*THE PROBLEM*: Write out every entry word for word.

[Records]
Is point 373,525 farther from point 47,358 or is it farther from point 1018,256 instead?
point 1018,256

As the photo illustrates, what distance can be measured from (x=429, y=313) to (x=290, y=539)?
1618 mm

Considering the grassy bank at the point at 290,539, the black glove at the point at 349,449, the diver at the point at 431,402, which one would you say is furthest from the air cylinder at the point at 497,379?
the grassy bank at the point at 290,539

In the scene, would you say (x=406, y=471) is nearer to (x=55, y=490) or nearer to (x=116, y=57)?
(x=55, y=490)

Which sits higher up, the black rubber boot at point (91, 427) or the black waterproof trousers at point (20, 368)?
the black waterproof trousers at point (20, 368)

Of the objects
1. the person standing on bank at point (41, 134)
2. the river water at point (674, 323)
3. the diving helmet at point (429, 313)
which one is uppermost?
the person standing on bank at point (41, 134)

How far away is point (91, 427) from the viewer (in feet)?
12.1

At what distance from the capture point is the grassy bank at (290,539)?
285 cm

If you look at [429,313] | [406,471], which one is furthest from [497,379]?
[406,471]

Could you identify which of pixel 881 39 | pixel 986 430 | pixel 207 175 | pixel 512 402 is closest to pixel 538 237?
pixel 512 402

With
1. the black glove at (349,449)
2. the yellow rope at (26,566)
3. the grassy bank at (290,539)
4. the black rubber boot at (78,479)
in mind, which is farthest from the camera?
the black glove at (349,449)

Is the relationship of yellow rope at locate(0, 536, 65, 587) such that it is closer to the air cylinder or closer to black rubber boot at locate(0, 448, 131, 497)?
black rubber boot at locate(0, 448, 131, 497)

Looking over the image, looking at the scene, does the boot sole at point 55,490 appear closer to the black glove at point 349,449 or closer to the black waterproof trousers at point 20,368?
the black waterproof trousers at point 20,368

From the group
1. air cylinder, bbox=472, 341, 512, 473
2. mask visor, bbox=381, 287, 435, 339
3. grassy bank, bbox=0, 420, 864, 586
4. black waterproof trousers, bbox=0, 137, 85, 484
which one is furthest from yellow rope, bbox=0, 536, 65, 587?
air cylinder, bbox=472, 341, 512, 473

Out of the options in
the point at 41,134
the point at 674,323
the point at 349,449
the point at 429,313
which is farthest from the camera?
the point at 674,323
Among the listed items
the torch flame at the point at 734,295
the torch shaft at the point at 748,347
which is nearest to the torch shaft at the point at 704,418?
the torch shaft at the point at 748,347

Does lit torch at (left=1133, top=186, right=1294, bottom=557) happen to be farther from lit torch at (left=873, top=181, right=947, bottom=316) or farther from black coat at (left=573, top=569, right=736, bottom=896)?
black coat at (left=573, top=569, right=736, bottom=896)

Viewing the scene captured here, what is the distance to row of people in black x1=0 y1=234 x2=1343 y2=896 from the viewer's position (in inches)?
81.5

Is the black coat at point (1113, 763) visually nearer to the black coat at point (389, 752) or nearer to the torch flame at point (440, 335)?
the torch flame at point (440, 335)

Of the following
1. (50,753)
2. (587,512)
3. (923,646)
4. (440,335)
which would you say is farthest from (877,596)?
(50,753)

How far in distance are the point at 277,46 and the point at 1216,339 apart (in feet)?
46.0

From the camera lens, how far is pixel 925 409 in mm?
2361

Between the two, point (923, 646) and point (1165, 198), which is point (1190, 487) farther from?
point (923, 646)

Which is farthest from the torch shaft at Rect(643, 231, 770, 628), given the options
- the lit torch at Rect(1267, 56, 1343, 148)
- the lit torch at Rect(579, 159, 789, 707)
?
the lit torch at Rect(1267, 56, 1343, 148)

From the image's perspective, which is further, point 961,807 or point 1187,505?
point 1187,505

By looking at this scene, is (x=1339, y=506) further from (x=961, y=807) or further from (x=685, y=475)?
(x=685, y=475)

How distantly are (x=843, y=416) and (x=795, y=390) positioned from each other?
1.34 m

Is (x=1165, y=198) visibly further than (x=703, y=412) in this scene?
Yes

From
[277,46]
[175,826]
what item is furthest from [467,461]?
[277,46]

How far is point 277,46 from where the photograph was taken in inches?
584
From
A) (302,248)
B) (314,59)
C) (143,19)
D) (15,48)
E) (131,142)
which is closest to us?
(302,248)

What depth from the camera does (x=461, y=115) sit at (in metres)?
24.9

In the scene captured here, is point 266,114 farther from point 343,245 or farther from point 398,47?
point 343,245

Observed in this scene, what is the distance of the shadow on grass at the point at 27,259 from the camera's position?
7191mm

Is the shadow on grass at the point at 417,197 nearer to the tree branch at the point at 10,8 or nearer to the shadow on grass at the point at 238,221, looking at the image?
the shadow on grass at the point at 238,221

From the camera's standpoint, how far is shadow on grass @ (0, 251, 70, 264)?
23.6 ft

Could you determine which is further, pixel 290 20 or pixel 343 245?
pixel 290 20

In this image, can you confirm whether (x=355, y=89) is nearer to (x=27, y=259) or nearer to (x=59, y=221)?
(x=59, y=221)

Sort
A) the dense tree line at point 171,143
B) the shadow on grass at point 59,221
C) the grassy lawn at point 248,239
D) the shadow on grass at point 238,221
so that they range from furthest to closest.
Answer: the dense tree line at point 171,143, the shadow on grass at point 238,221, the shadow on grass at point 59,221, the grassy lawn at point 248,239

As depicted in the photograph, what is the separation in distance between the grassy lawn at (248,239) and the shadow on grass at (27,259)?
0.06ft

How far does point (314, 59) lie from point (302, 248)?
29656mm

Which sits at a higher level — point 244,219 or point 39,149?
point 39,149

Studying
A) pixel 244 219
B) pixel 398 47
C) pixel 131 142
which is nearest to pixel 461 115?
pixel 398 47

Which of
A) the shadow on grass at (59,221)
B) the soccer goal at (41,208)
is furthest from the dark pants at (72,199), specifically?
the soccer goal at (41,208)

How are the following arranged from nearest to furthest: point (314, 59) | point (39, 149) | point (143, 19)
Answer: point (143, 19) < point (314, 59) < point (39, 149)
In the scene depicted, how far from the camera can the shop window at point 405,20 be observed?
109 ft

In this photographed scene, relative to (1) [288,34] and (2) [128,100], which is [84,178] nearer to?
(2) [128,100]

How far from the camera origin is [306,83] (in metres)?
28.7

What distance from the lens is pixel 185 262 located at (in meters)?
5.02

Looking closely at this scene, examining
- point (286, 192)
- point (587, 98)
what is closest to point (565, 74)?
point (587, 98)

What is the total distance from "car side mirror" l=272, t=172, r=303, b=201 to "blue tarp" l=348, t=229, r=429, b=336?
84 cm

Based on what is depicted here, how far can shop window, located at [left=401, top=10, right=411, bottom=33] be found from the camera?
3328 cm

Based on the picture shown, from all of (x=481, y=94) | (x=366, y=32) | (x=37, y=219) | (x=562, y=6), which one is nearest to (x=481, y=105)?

*RIGHT ANSWER*:
Is point 373,525 farther from point 47,358 or is it farther from point 1018,256 instead?
point 1018,256

As the photo illustrates, what distance can be measured from (x=429, y=313) to (x=290, y=539)?
1618 mm

Considering the grassy bank at the point at 290,539, the black glove at the point at 349,449, the diver at the point at 431,402, which one would you say is furthest from the air cylinder at the point at 497,379?
the grassy bank at the point at 290,539

In the scene, would you say (x=406, y=471) is nearer to (x=55, y=490) or nearer to (x=116, y=57)?
(x=55, y=490)

Which sits higher up, the black rubber boot at point (91, 427) or the black waterproof trousers at point (20, 368)?
the black waterproof trousers at point (20, 368)

Of the objects
1. the person standing on bank at point (41, 134)
2. the river water at point (674, 323)
3. the diving helmet at point (429, 313)
which one is uppermost?
the person standing on bank at point (41, 134)

How far away is point (91, 427) from the viewer (in feet)?
12.1

At what distance from the capture point is the grassy bank at (290,539)?
285 cm

If you look at [429,313] | [406,471], which one is furthest from [497,379]?
[406,471]

Could you identify which of pixel 881 39 | pixel 986 430 | pixel 207 175 | pixel 512 402 is closest to pixel 538 237?
pixel 512 402

With
1. the black glove at (349,449)
2. the yellow rope at (26,566)
3. the grassy bank at (290,539)
4. the black rubber boot at (78,479)
in mind, which is farthest from the camera?
the black glove at (349,449)

Is the relationship of yellow rope at locate(0, 536, 65, 587) such that it is closer to the air cylinder or closer to black rubber boot at locate(0, 448, 131, 497)?
black rubber boot at locate(0, 448, 131, 497)

Looking over the image, looking at the scene, does the boot sole at point 55,490 appear closer to the black glove at point 349,449 or closer to the black waterproof trousers at point 20,368?
the black waterproof trousers at point 20,368

From the group
1. air cylinder, bbox=472, 341, 512, 473
2. mask visor, bbox=381, 287, 435, 339
3. grassy bank, bbox=0, 420, 864, 586
4. black waterproof trousers, bbox=0, 137, 85, 484
which one is furthest from yellow rope, bbox=0, 536, 65, 587?
air cylinder, bbox=472, 341, 512, 473

Out of the options in
the point at 41,134
the point at 674,323
the point at 349,449
the point at 429,313
which is farthest from the camera?
the point at 674,323
Among the listed items
the torch flame at the point at 734,295
the torch shaft at the point at 748,347
which is nearest to the torch shaft at the point at 704,418?
the torch shaft at the point at 748,347

Does lit torch at (left=1133, top=186, right=1294, bottom=557) happen to be farther from lit torch at (left=873, top=181, right=947, bottom=316) or farther from black coat at (left=573, top=569, right=736, bottom=896)?
black coat at (left=573, top=569, right=736, bottom=896)

Viewing the scene captured here, what is the distance to row of people in black x1=0 y1=234 x2=1343 y2=896 from the viewer's position (in inches)?
81.5

Is the black coat at point (1113, 763) visually nearer to the black coat at point (389, 752) or nearer to the torch flame at point (440, 335)?
the torch flame at point (440, 335)

Of the following
1. (50,753)
2. (587,512)
3. (923,646)
4. (440,335)
which would you say is farthest from (877,596)?
(50,753)

How far in distance are the point at 277,46 and the point at 1216,339 apart (in feet)?
46.0

From the camera lens, how far is pixel 925 409 in mm?
2361

Between the two, point (923, 646) and point (1165, 198), which is point (1190, 487) farther from?
point (923, 646)

Which is farthest from the torch shaft at Rect(643, 231, 770, 628), given the options
- the lit torch at Rect(1267, 56, 1343, 148)
- the lit torch at Rect(579, 159, 789, 707)
?
the lit torch at Rect(1267, 56, 1343, 148)

From the image's perspective, which is further, point 961,807 or point 1187,505?
point 1187,505

By looking at this scene, is (x=1339, y=506) further from (x=961, y=807) or further from (x=685, y=475)?
(x=685, y=475)

How distantly are (x=843, y=416) and (x=795, y=390) positioned from each other?
1.34 m

Is (x=1165, y=198) visibly further than (x=703, y=412) in this scene?
Yes

From
[277,46]
[175,826]
what item is furthest from [467,461]?
[277,46]

How far is point 277,46 from where the photograph was taken in inches?
584
From
A) (302,248)
B) (314,59)
C) (143,19)
D) (15,48)
E) (131,142)
which is closest to us?
(302,248)

What depth from the camera does (x=461, y=115) sit at (in metres)?
24.9

In the scene captured here, is point 266,114 farther from point 343,245 or farther from point 398,47?
point 343,245

Observed in this scene, what is the distance of the shadow on grass at the point at 27,259 from the camera's position?
7191mm

Is the shadow on grass at the point at 417,197 nearer to the tree branch at the point at 10,8 or nearer to the shadow on grass at the point at 238,221, looking at the image?
the shadow on grass at the point at 238,221

From the camera's standpoint, how far is shadow on grass @ (0, 251, 70, 264)?
23.6 ft

Could you determine which is further, pixel 290 20 or pixel 343 245?
pixel 290 20

In this image, can you confirm whether (x=355, y=89) is nearer to (x=27, y=259) or nearer to (x=59, y=221)?
(x=59, y=221)

Sort
A) the dense tree line at point 171,143
B) the shadow on grass at point 59,221
C) the grassy lawn at point 248,239
D) the shadow on grass at point 238,221
so that they range from furthest to closest.
Answer: the dense tree line at point 171,143, the shadow on grass at point 238,221, the shadow on grass at point 59,221, the grassy lawn at point 248,239

As depicted in the photograph, what is the separation in distance between the grassy lawn at (248,239) and the shadow on grass at (27,259)?
0.06ft

How far does point (314, 59) lie from point (302, 248)?
29656mm

Which sits at a higher level — point 244,219 or point 39,149?
point 39,149

Studying
A) pixel 244 219
B) pixel 398 47
C) pixel 131 142
which is nearest to pixel 461 115?
pixel 398 47

Which of
A) the shadow on grass at (59,221)
B) the soccer goal at (41,208)
is furthest from the dark pants at (72,199), specifically?
the soccer goal at (41,208)

How are the following arranged from nearest to furthest: point (314, 59) | point (39, 149) | point (143, 19)
Answer: point (143, 19) < point (314, 59) < point (39, 149)
In the scene depicted, how far from the camera can the shop window at point 405,20 be observed?
109 ft

In this photographed scene, relative to (1) [288,34] and (2) [128,100], which is [84,178] nearer to?
(2) [128,100]

How far from the camera origin is [306,83] (in metres)?
28.7

What distance from the lens is pixel 185 262 located at (in meters)?
5.02

Looking closely at this scene, examining
- point (286, 192)
- point (587, 98)
what is closest to point (565, 74)?
point (587, 98)

What is the total distance from "car side mirror" l=272, t=172, r=303, b=201 to "blue tarp" l=348, t=229, r=429, b=336?
84 cm

Based on what is depicted here, how far can shop window, located at [left=401, top=10, right=411, bottom=33] be found from the camera?
3328 cm

Based on the picture shown, from all of (x=481, y=94) | (x=366, y=32) | (x=37, y=219) | (x=562, y=6), which one is nearest to (x=481, y=105)?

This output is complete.